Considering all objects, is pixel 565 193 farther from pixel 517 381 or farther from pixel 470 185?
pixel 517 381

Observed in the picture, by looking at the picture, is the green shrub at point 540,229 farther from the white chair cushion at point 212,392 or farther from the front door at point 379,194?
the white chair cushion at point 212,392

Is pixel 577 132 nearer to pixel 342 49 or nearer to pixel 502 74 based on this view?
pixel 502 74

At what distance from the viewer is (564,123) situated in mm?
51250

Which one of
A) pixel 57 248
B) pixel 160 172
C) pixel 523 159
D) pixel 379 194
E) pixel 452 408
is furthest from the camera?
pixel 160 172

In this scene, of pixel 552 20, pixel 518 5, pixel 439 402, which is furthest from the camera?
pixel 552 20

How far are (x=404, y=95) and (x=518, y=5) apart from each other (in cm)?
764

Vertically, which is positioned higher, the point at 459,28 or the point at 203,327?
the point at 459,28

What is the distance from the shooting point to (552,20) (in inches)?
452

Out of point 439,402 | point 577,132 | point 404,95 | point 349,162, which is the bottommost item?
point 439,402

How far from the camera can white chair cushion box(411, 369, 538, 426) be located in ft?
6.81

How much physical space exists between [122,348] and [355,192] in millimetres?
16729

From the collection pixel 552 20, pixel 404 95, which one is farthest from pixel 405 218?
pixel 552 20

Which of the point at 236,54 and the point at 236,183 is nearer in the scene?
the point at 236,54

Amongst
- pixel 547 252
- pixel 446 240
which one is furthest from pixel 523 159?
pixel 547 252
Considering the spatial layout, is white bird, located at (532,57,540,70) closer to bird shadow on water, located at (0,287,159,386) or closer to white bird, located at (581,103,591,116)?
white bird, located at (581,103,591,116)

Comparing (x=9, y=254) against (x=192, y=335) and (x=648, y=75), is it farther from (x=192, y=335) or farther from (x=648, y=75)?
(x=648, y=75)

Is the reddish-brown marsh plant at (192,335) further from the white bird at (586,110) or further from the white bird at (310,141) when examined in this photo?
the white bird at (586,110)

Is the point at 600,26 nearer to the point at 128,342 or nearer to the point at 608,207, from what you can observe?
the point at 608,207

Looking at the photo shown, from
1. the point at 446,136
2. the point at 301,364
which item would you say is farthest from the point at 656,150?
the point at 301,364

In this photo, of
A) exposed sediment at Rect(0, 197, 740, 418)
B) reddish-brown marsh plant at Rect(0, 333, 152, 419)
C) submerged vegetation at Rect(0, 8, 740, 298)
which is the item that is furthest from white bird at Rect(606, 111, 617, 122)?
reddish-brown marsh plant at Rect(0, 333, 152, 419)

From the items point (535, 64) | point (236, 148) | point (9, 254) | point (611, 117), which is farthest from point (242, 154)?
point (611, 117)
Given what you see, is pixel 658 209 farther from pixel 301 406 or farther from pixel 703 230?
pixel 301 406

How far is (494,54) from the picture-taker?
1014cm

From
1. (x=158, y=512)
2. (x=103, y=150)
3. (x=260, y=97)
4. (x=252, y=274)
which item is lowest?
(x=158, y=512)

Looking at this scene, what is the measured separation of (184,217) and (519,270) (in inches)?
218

--

Requirements ▸ Extract every line from the items above that contains the string "nearer", and reproduce each matching line in full.

Written solution ▸
Is pixel 577 132 nearer to pixel 342 49 or nearer to pixel 502 74 based on this view?
Which of the point at 236,54 and the point at 236,183 is nearer in the scene?
Is the point at 600,26 nearer to the point at 128,342 or nearer to the point at 608,207, from what you can observe?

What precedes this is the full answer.